**What the exercise asks**
Copy out the listing exactly.

**Dataset extract**

┏━━

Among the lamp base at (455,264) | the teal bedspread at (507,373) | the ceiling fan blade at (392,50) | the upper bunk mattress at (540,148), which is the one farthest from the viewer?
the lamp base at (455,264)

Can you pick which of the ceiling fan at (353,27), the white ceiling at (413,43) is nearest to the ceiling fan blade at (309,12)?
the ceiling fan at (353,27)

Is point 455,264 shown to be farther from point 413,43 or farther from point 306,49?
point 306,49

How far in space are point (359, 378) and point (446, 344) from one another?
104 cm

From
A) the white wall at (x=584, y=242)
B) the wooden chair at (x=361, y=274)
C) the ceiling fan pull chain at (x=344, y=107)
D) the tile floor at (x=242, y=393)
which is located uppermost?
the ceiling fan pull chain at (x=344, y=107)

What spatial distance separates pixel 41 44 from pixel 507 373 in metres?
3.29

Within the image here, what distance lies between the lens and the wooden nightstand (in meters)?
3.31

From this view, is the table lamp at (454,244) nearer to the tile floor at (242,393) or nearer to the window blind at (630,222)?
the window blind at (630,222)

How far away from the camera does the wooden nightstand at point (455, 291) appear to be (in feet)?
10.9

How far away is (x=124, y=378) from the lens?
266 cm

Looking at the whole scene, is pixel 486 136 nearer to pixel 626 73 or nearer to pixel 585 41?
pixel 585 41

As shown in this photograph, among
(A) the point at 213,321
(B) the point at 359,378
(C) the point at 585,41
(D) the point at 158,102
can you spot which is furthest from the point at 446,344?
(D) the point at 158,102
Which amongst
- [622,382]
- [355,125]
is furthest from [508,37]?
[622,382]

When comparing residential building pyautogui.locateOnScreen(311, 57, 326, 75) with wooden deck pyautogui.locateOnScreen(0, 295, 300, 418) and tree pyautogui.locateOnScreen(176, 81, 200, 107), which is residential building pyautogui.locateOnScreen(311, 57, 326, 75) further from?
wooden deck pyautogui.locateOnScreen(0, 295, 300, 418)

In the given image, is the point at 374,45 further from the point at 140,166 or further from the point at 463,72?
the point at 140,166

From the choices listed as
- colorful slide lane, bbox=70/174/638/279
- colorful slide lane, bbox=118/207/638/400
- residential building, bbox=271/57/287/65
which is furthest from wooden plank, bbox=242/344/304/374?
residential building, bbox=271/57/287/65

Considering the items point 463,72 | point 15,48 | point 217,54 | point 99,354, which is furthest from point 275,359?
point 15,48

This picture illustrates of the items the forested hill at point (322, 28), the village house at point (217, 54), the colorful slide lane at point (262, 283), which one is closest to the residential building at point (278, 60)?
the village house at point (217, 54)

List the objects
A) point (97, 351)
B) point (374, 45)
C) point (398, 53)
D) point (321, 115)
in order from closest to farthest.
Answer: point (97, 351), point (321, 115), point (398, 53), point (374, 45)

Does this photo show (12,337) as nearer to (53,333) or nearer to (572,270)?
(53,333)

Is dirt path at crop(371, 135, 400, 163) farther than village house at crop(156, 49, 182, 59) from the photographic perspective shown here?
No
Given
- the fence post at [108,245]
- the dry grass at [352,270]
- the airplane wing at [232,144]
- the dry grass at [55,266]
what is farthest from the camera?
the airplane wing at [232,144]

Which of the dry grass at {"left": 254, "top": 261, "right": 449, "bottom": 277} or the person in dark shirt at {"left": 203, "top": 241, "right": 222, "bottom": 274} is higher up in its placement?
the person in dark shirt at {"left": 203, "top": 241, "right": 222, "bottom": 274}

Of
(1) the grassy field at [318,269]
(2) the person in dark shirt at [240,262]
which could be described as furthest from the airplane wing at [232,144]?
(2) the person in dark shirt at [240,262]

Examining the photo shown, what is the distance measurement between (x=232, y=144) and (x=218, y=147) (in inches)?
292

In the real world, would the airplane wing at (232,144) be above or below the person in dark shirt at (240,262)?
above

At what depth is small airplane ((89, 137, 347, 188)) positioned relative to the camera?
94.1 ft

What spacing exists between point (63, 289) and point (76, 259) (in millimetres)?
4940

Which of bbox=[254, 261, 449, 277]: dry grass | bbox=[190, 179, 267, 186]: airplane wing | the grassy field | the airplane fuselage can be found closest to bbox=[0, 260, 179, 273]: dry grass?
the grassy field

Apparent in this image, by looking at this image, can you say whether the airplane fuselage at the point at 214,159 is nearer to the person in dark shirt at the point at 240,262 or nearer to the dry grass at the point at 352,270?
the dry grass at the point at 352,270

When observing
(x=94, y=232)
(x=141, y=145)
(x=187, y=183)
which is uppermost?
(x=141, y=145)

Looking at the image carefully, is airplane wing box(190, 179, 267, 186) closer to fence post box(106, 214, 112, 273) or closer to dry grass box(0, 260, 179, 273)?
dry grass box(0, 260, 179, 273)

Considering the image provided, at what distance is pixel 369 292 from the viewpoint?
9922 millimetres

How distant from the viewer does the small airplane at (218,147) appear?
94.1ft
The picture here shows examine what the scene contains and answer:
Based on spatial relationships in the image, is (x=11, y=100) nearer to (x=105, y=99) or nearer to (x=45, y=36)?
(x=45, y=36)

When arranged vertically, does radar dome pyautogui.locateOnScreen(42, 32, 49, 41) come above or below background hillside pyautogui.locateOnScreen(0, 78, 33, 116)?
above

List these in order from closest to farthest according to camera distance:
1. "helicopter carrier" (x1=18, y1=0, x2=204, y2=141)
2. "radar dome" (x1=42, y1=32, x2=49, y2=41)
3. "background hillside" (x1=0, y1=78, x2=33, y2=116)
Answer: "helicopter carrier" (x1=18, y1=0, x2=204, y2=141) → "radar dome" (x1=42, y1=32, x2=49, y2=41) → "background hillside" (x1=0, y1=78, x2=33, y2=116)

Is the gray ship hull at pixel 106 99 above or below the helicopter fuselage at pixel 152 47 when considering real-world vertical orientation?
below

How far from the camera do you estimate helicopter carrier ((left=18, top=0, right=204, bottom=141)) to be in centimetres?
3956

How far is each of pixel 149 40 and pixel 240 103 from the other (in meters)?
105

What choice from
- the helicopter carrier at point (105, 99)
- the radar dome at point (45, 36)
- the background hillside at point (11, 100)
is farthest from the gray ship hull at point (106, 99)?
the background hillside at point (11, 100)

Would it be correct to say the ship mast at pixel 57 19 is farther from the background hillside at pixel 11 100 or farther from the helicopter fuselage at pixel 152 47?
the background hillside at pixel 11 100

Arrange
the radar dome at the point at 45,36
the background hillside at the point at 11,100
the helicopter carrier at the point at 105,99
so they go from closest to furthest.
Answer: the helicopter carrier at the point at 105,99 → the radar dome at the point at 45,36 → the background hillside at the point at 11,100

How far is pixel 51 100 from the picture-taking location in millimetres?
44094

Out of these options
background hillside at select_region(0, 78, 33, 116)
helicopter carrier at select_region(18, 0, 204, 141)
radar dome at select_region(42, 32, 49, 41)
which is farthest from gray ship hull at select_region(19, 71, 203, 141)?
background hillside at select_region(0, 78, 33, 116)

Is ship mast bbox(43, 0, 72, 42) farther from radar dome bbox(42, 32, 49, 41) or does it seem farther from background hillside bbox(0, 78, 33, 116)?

┗━━

**Response for this exercise**
Among the lamp base at (455,264) | the teal bedspread at (507,373) | the ceiling fan blade at (392,50) | the upper bunk mattress at (540,148), which is the one farthest from the viewer?
the lamp base at (455,264)

Can you pick which of the ceiling fan at (353,27), the white ceiling at (413,43) is nearest to the ceiling fan blade at (309,12)?
the ceiling fan at (353,27)

Is point 455,264 shown to be farther from point 413,43 or farther from point 306,49?
point 306,49

How far in space are point (359, 378) and point (446, 344) from one another?
104 cm

From
A) the white wall at (x=584, y=242)
B) the wooden chair at (x=361, y=274)
C) the ceiling fan pull chain at (x=344, y=107)
D) the tile floor at (x=242, y=393)
which is located uppermost?
the ceiling fan pull chain at (x=344, y=107)

What spatial distance separates pixel 41 44 from pixel 507 373 in metres?
3.29

Within the image here, what distance lies between the lens and the wooden nightstand (in meters)?
3.31

From this view, is the table lamp at (454,244) nearer to the tile floor at (242,393) or nearer to the window blind at (630,222)?
the window blind at (630,222)

How far away from the camera does the wooden nightstand at point (455, 291) appear to be (in feet)?
10.9

How far away is (x=124, y=378) from the lens?
266 cm

Looking at the whole scene, is pixel 486 136 nearer to pixel 626 73 or nearer to pixel 585 41?
pixel 585 41

As shown in this photograph, among
(A) the point at 213,321
(B) the point at 359,378
(C) the point at 585,41
(D) the point at 158,102
can you spot which is furthest from the point at 446,344?
(D) the point at 158,102
Which amongst
- [622,382]
- [355,125]
is furthest from [508,37]?
[622,382]

When comparing residential building pyautogui.locateOnScreen(311, 57, 326, 75) with wooden deck pyautogui.locateOnScreen(0, 295, 300, 418) and tree pyautogui.locateOnScreen(176, 81, 200, 107), which is residential building pyautogui.locateOnScreen(311, 57, 326, 75) further from?
wooden deck pyautogui.locateOnScreen(0, 295, 300, 418)

In the given image, is the point at 374,45 further from the point at 140,166 or further from the point at 463,72?
the point at 140,166

From the choices listed as
- colorful slide lane, bbox=70/174/638/279
- colorful slide lane, bbox=118/207/638/400
- residential building, bbox=271/57/287/65
which is furthest from wooden plank, bbox=242/344/304/374?
residential building, bbox=271/57/287/65

Considering the items point 463,72 | point 15,48 | point 217,54 | point 99,354, which is furthest from point 275,359?
point 15,48

This picture illustrates of the items the forested hill at point (322, 28), the village house at point (217, 54), the colorful slide lane at point (262, 283), which one is closest to the residential building at point (278, 60)?
the village house at point (217, 54)

List the objects
A) point (97, 351)
B) point (374, 45)
C) point (398, 53)
D) point (321, 115)
in order from closest to farthest.
Answer: point (97, 351), point (321, 115), point (398, 53), point (374, 45)

Does this photo show (12,337) as nearer to (53,333) or nearer to (572,270)?
(53,333)

Is dirt path at crop(371, 135, 400, 163) farther than village house at crop(156, 49, 182, 59) from the photographic perspective shown here?
No
Given
- the fence post at [108,245]
- the dry grass at [352,270]
- the airplane wing at [232,144]
- the dry grass at [55,266]
what is farthest from the camera?
the airplane wing at [232,144]

Which of the dry grass at {"left": 254, "top": 261, "right": 449, "bottom": 277} or the person in dark shirt at {"left": 203, "top": 241, "right": 222, "bottom": 274} is higher up in its placement?
the person in dark shirt at {"left": 203, "top": 241, "right": 222, "bottom": 274}

Of
(1) the grassy field at [318,269]
(2) the person in dark shirt at [240,262]
which could be described as furthest from the airplane wing at [232,144]?
(2) the person in dark shirt at [240,262]

Examining the photo shown, what is the distance measurement between (x=232, y=144) and (x=218, y=147) (in inches)?
292

In the real world, would the airplane wing at (232,144) be above or below the person in dark shirt at (240,262)?
above

At what depth is small airplane ((89, 137, 347, 188)) positioned relative to the camera?
94.1 ft

What spacing exists between point (63, 289) and point (76, 259) (in millimetres)?
4940

Which of bbox=[254, 261, 449, 277]: dry grass | bbox=[190, 179, 267, 186]: airplane wing | the grassy field | the airplane fuselage can be found closest to bbox=[0, 260, 179, 273]: dry grass?
the grassy field

Apparent in this image, by looking at this image, can you say whether the airplane fuselage at the point at 214,159 is nearer to the person in dark shirt at the point at 240,262 or nearer to the dry grass at the point at 352,270?
the dry grass at the point at 352,270

When observing
(x=94, y=232)
(x=141, y=145)
(x=187, y=183)
which is uppermost?
(x=141, y=145)

Looking at the image carefully, is airplane wing box(190, 179, 267, 186) closer to fence post box(106, 214, 112, 273) or closer to dry grass box(0, 260, 179, 273)?
dry grass box(0, 260, 179, 273)

Considering the image provided, at what distance is pixel 369 292 from the viewpoint?
9922 millimetres

How distant from the viewer does the small airplane at (218,147) appear?
94.1ft
The picture here shows examine what the scene contains and answer:
Based on spatial relationships in the image, is (x=11, y=100) nearer to (x=105, y=99) or nearer to (x=45, y=36)?
(x=45, y=36)

When arranged vertically, does radar dome pyautogui.locateOnScreen(42, 32, 49, 41) come above or below background hillside pyautogui.locateOnScreen(0, 78, 33, 116)?
above

List these in order from closest to farthest according to camera distance:
1. "helicopter carrier" (x1=18, y1=0, x2=204, y2=141)
2. "radar dome" (x1=42, y1=32, x2=49, y2=41)
3. "background hillside" (x1=0, y1=78, x2=33, y2=116)
Answer: "helicopter carrier" (x1=18, y1=0, x2=204, y2=141) → "radar dome" (x1=42, y1=32, x2=49, y2=41) → "background hillside" (x1=0, y1=78, x2=33, y2=116)

Is the gray ship hull at pixel 106 99 above or below the helicopter fuselage at pixel 152 47 when considering real-world vertical orientation?
below

How far from the camera do you estimate helicopter carrier ((left=18, top=0, right=204, bottom=141)) to be in centimetres?
3956

How far is each of pixel 149 40 and pixel 240 103 from the other (in meters)?
105

What choice from
- the helicopter carrier at point (105, 99)
- the radar dome at point (45, 36)
- the background hillside at point (11, 100)
is farthest from the gray ship hull at point (106, 99)?
the background hillside at point (11, 100)

Would it be correct to say the ship mast at pixel 57 19 is farther from the background hillside at pixel 11 100 or farther from the helicopter fuselage at pixel 152 47?
the background hillside at pixel 11 100

Arrange
the radar dome at the point at 45,36
the background hillside at the point at 11,100
the helicopter carrier at the point at 105,99
so they go from closest to furthest.
Answer: the helicopter carrier at the point at 105,99 → the radar dome at the point at 45,36 → the background hillside at the point at 11,100

How far is pixel 51 100 from the picture-taking location in millimetres?
44094

Out of these options
background hillside at select_region(0, 78, 33, 116)
helicopter carrier at select_region(18, 0, 204, 141)
radar dome at select_region(42, 32, 49, 41)
which is farthest from gray ship hull at select_region(19, 71, 203, 141)?
background hillside at select_region(0, 78, 33, 116)

Is ship mast bbox(43, 0, 72, 42) farther from radar dome bbox(42, 32, 49, 41) or does it seem farther from background hillside bbox(0, 78, 33, 116)?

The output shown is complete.